As industrial fish sauce has been popular and developed in recent years, Viet Hai as well as the fish sauce industry has faced the most difficult time. Since the COVID-19 pandemic outbreak, the company has seen considerably reduced demand. Hai cited two main reasons for this. Firstly, to stabilize the market, the government directed producers of essential goods to stockpile goods and many partners stockpiled to balance supply and demand of goods. Sluggish demand from import partners meant that they had also erected technical barriers to select imported goods and hampered Viet Hai’s sales. Secondly, since the pandemic the economy has not fully recovered and people's livelihoods remain affected, so demand for essential goods has weakened.
However, as Mr. Hai said, “Quality and real benefits are what last long. Therefore, the company is making efforts to overcome difficulties. Of course, in this process, we will always adhere to our direction and working motto: Creating the most "full-flavored", clean fish sauce for Vietnamese meals.

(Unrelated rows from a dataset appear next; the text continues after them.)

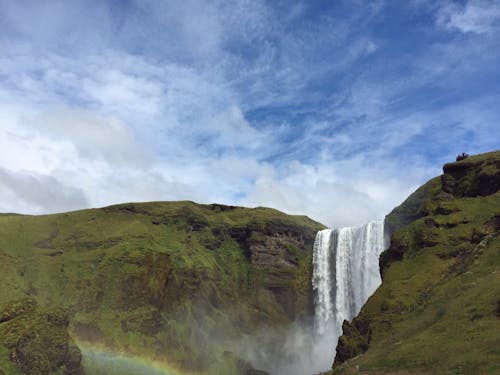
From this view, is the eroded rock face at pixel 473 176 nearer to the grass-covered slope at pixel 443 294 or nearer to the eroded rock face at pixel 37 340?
the grass-covered slope at pixel 443 294

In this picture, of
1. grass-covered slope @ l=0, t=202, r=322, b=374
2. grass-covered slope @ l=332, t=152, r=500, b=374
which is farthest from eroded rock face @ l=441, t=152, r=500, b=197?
grass-covered slope @ l=0, t=202, r=322, b=374

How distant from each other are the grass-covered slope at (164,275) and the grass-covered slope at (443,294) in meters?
56.4

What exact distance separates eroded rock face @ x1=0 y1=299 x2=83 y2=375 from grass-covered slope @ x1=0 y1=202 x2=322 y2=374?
177 centimetres

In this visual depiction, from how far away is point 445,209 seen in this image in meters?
55.8

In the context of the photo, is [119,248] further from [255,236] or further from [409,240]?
[409,240]

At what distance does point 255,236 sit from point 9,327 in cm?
8216

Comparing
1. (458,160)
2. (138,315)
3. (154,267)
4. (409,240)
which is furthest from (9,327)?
(458,160)

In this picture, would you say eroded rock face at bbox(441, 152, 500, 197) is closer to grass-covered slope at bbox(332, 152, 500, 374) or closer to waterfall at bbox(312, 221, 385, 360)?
grass-covered slope at bbox(332, 152, 500, 374)

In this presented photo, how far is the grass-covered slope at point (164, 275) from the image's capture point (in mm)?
103562

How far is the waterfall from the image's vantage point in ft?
292

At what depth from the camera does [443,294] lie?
37.1 metres

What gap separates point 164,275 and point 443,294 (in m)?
88.4

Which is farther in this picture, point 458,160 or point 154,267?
point 154,267

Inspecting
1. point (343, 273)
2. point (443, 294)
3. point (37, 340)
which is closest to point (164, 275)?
point (343, 273)
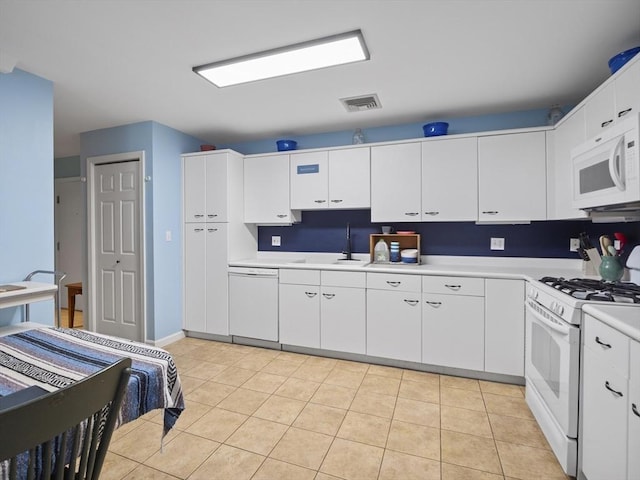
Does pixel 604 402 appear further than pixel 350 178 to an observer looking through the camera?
No

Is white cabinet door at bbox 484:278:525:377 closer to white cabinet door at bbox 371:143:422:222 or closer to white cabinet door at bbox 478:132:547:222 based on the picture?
white cabinet door at bbox 478:132:547:222

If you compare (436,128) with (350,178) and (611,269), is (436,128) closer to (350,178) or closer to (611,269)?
(350,178)

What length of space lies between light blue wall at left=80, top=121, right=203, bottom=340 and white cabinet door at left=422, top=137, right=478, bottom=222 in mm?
2826

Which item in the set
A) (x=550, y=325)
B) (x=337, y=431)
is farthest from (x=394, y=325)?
(x=550, y=325)

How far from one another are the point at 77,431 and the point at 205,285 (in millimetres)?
2987

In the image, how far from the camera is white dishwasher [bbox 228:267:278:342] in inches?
134

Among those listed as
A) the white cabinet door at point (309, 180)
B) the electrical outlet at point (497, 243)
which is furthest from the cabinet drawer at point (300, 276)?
the electrical outlet at point (497, 243)

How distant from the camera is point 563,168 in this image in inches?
99.8

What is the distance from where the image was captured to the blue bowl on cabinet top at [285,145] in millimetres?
3707

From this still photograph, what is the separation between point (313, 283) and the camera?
3.24 meters

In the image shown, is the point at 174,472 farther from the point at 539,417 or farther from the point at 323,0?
the point at 323,0

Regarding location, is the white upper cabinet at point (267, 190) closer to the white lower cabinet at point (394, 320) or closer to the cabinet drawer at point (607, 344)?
the white lower cabinet at point (394, 320)

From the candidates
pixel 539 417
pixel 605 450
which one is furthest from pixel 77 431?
pixel 539 417

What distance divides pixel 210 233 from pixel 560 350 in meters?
3.33
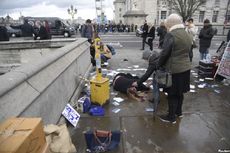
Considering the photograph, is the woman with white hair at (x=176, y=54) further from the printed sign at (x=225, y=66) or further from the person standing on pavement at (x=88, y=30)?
the person standing on pavement at (x=88, y=30)

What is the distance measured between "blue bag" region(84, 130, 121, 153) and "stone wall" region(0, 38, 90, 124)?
73 cm

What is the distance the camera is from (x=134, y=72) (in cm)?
825

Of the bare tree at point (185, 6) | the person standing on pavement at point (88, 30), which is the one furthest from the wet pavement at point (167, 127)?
the bare tree at point (185, 6)

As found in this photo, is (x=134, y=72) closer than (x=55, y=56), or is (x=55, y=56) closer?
(x=55, y=56)

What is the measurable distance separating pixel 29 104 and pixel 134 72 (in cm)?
592

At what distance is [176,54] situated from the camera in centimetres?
388

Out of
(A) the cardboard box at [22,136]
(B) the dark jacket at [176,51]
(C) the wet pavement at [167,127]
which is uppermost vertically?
(B) the dark jacket at [176,51]

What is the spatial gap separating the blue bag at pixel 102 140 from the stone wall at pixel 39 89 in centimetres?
73

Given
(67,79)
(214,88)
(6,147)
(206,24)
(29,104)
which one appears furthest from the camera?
(206,24)

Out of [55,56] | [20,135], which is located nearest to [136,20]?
[55,56]

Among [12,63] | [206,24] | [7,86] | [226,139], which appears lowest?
[226,139]

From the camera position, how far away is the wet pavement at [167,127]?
351 centimetres

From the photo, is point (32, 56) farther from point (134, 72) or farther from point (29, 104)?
point (29, 104)

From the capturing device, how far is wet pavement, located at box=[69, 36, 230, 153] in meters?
3.51
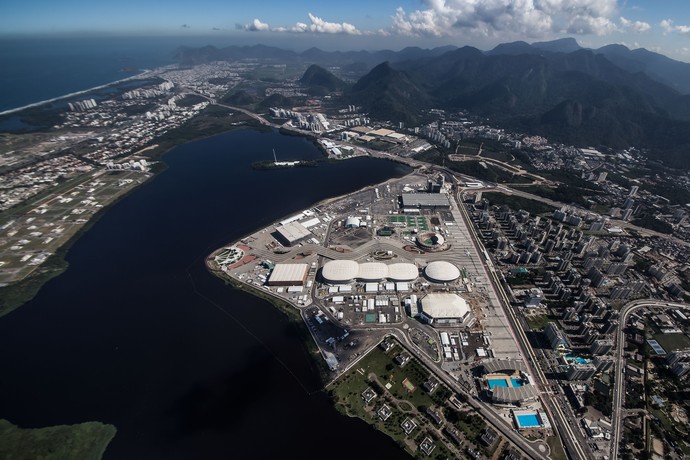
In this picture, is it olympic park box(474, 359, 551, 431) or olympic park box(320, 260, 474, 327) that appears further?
olympic park box(320, 260, 474, 327)

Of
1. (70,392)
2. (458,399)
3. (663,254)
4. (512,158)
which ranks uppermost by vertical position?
(512,158)

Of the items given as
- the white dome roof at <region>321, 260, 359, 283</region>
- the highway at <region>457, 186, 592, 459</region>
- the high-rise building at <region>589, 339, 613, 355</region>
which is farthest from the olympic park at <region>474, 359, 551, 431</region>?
the white dome roof at <region>321, 260, 359, 283</region>

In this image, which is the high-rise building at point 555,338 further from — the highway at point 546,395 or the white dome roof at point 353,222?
the white dome roof at point 353,222

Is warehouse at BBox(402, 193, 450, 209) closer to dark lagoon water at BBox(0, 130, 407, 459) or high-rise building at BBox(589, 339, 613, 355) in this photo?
dark lagoon water at BBox(0, 130, 407, 459)

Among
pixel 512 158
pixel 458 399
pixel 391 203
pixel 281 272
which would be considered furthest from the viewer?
pixel 512 158

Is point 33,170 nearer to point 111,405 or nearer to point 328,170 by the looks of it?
point 328,170

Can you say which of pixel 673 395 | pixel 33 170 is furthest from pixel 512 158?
pixel 33 170
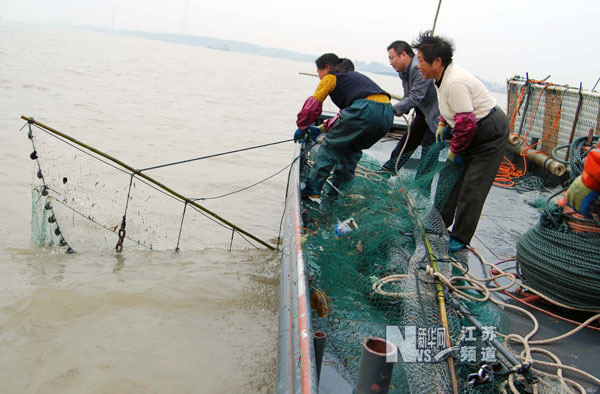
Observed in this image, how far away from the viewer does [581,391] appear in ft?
7.66

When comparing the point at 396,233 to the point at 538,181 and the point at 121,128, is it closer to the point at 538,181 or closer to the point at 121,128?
the point at 538,181

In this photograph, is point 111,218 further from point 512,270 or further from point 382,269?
point 512,270

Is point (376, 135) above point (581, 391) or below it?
above

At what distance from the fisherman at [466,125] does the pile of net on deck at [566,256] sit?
691 millimetres

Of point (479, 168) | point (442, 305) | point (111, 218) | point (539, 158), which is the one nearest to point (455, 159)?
point (479, 168)

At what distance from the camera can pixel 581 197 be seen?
9.27 feet

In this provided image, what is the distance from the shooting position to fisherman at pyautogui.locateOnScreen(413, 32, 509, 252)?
3672 millimetres

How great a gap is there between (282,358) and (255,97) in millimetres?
23186

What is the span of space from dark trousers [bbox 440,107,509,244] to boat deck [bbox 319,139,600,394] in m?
0.29

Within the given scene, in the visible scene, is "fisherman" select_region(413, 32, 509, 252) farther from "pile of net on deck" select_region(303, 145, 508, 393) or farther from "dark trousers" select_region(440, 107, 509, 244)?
"pile of net on deck" select_region(303, 145, 508, 393)

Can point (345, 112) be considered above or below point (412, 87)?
below

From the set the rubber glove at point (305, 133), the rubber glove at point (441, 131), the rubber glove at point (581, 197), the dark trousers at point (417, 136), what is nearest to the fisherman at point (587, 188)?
the rubber glove at point (581, 197)

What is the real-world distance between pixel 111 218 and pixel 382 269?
4.18 m

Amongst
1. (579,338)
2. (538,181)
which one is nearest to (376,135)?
(579,338)
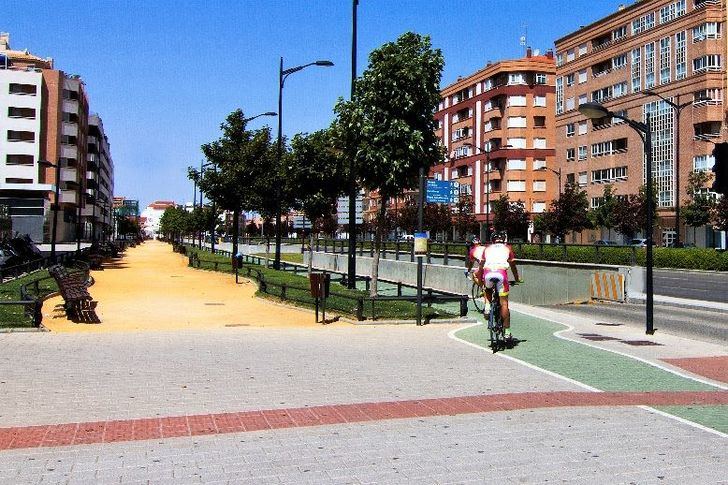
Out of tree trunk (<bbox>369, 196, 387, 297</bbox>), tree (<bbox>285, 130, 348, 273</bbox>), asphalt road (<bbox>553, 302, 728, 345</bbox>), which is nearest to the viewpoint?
asphalt road (<bbox>553, 302, 728, 345</bbox>)

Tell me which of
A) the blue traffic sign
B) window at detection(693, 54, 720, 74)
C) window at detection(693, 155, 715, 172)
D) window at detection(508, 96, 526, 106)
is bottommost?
the blue traffic sign

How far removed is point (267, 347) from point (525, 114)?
7945 cm

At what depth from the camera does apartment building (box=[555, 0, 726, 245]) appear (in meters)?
57.8

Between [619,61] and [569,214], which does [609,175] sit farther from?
[619,61]

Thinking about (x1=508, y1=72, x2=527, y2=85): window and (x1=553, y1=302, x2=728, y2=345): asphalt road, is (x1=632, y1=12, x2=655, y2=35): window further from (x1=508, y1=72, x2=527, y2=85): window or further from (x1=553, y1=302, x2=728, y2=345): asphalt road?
(x1=553, y1=302, x2=728, y2=345): asphalt road

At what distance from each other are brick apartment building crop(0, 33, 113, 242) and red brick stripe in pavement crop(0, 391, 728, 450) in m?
65.4

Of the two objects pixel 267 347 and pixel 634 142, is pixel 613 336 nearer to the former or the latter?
pixel 267 347

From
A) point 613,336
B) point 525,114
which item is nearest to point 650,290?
point 613,336

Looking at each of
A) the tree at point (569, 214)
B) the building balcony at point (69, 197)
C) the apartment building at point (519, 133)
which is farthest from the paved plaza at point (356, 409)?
the building balcony at point (69, 197)

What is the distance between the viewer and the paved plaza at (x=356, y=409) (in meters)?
5.07

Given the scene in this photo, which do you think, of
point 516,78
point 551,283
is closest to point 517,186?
point 516,78

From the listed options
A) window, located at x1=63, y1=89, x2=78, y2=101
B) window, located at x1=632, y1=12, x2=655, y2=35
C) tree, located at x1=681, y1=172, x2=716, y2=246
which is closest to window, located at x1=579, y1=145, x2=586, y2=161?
window, located at x1=632, y1=12, x2=655, y2=35

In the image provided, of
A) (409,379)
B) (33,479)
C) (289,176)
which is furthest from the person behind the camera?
(289,176)

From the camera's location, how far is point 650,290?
13.8 metres
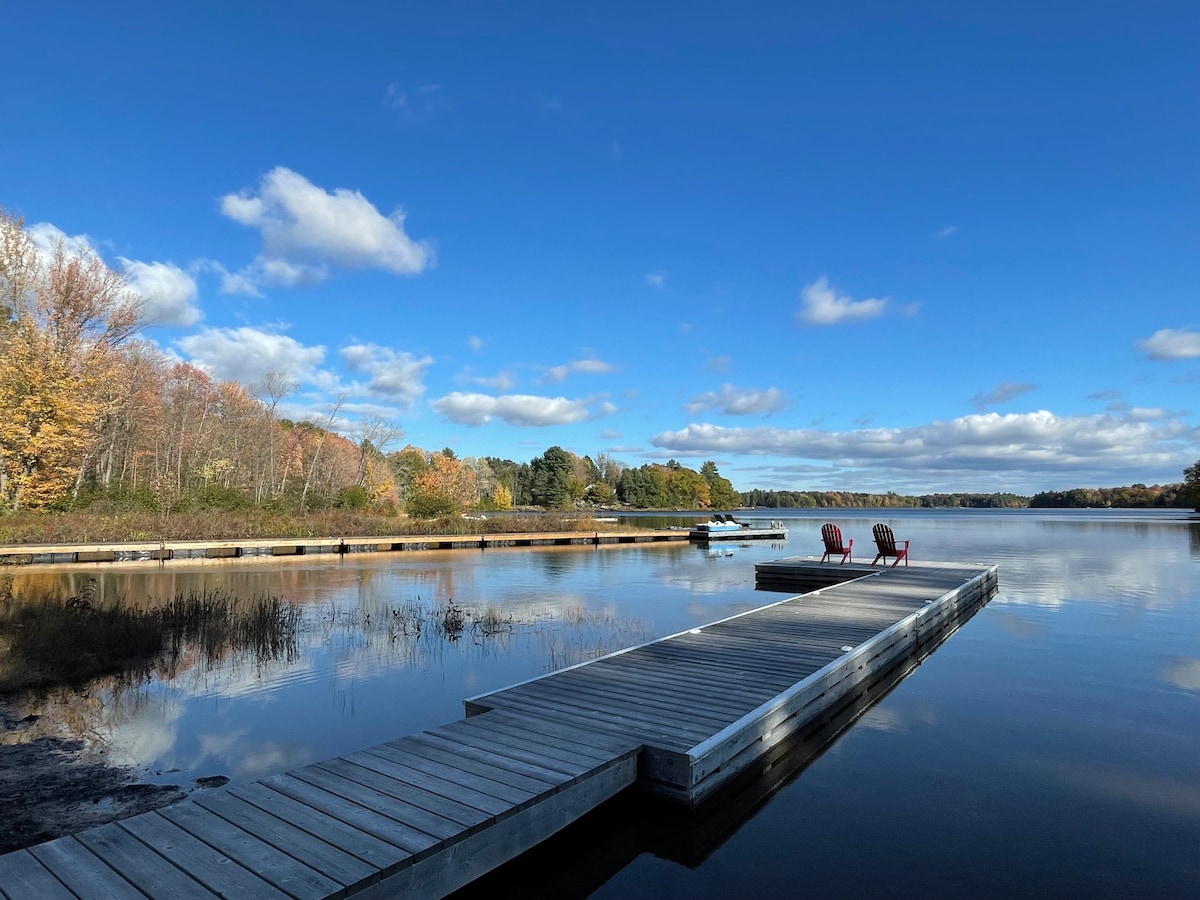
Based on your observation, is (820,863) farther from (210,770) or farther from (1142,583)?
(1142,583)

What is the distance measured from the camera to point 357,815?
3471 millimetres

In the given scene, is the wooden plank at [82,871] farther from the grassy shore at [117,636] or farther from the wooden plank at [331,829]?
the grassy shore at [117,636]

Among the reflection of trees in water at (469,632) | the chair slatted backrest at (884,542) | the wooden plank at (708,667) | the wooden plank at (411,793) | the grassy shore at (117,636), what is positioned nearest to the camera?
the wooden plank at (411,793)

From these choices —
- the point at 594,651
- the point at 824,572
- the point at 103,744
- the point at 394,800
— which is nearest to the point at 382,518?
the point at 824,572

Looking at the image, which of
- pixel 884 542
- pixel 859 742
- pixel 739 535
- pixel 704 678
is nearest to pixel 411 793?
pixel 704 678

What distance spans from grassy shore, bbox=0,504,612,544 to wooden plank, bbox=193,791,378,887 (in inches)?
817

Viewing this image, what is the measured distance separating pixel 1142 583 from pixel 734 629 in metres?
13.7

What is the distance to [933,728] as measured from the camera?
6.26 metres

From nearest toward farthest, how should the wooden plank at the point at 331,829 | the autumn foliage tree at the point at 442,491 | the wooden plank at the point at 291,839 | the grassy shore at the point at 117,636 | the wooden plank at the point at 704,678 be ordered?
the wooden plank at the point at 291,839 < the wooden plank at the point at 331,829 < the wooden plank at the point at 704,678 < the grassy shore at the point at 117,636 < the autumn foliage tree at the point at 442,491

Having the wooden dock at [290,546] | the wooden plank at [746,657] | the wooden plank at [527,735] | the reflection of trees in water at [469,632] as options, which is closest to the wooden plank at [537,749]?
the wooden plank at [527,735]

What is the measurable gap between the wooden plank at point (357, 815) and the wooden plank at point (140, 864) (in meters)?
0.70

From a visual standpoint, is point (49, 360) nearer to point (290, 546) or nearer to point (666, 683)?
point (290, 546)

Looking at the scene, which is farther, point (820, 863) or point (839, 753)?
point (839, 753)

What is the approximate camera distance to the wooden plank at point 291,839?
2.91 m
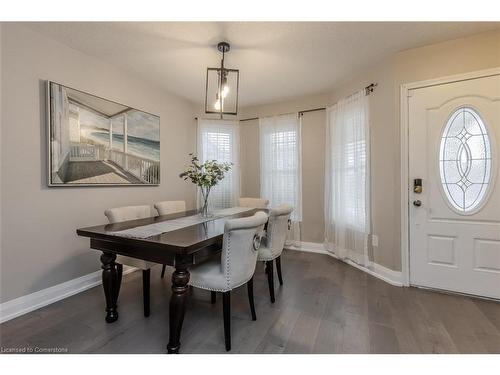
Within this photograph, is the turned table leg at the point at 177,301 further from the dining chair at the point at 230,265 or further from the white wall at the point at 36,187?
the white wall at the point at 36,187

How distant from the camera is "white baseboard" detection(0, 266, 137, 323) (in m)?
1.93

Finding ways to preserve and develop traditional fish sauce production
“To survive, we must adapt,” he emphasized. The company is also shaping a new business strategy and finding new consumers by gradually distributing products on both commercial and traditional channels. The company is also selling its products at rest stops on national highways and the North-South Expressway.
This will be an important link, fitting current purchasing trends and consumer trends, for Viet Hai fish sauces to easily reach all customer segments. At the same time, the company will also gradually build high-quality product standards with strict control and quality inspection.
Besides that difficulty, Hai also pointed to a “considerable nuisance” that greatly affects the local traditional fish sauce industry - fish sauce made from anchovies, the main ingredient. China has a huge demand for this fish sauce, making input materials not only scarce but also expensive. Regarding this matter, the Department of Processing and Trade for Agro-forestry-Fisheries Products and Salt Production previously said that the output of anchovies declined, with the catching cost up and the scarcity of ingredients for fish sauce production being serious.
“Making fish sauce is a unique profession. Viet Hai fish sauce is made from only fish and salt, without any chemicals added, so it has a very fragrant odor. This fish sauce must be over 12 months old, the ripe fish sauce is reddened and the unripe fish sauce is not reddened. That is why Viet Hai fish sauce is still favored although it is more expensive than industrial fish sauces. Meanwhile, bank loans must be mature in only six months and the money for repayment must come from customers. This is a difficulty for the company,” he added.
Before this reality, Viet Hai Nha Trang Co., Ltd hoped to receive active support from the government and banks, not only in supporting the company to promote its products but also facilitating it to access credit sources for production reinvestment.
Fish sauce is traditionally used by every Vietnamese family and becomes a symbol of culinary culture. To preserve and develop the traditional fish sauce, producers themselves must endeavor and authorities must care and support. In the coming time, Viet Hai will continue to promote communication, improve product quality and design, and cooperate with restaurants, hotels and rest stops to promote its image to customers and tourists. With the determination of “Never lose traditional identity for profit”, along with effective strategies, the company will certainly quickly regain its form and gradually gain a firm foothold in the market.